[Recorded data]

▼

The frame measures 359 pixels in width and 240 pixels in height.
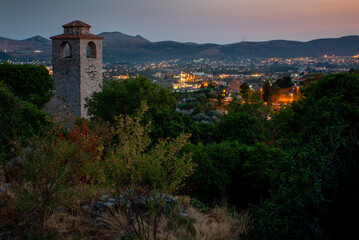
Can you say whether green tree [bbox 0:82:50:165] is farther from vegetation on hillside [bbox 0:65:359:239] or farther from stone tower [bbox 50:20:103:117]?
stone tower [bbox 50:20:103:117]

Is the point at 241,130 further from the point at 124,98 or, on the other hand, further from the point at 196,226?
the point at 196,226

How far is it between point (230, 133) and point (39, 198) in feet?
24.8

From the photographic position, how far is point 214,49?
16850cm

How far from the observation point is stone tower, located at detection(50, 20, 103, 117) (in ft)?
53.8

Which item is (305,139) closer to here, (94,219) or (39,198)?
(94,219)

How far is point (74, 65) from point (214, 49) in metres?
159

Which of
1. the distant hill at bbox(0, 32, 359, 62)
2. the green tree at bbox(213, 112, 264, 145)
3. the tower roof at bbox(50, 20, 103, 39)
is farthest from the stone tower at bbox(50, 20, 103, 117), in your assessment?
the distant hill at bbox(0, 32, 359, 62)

▲

*Set problem:* Copy out the lines of the material from the one containing "How far is it" through the last line, changing "stone tower" to "brick tower" and leaving everything else untouched.

*Solved exercise:*
How far is it between point (230, 133) and point (39, 198) in feet?
24.8

From the photographic position, how far is point 214,49?
16850cm

How far from the observation point is brick tower, located at detection(50, 20, 103, 117) (in ft)?
53.8

Which item is (305,139) closer to here, (94,219) or (39,198)?
(94,219)

How far is point (74, 65) from point (214, 49) in metres?
159

Which of
1. the distant hill at bbox(0, 32, 359, 62)
2. the green tree at bbox(213, 112, 264, 145)
3. the tower roof at bbox(50, 20, 103, 39)
is farthest from the brick tower at bbox(50, 20, 103, 117), in your assessment?
the distant hill at bbox(0, 32, 359, 62)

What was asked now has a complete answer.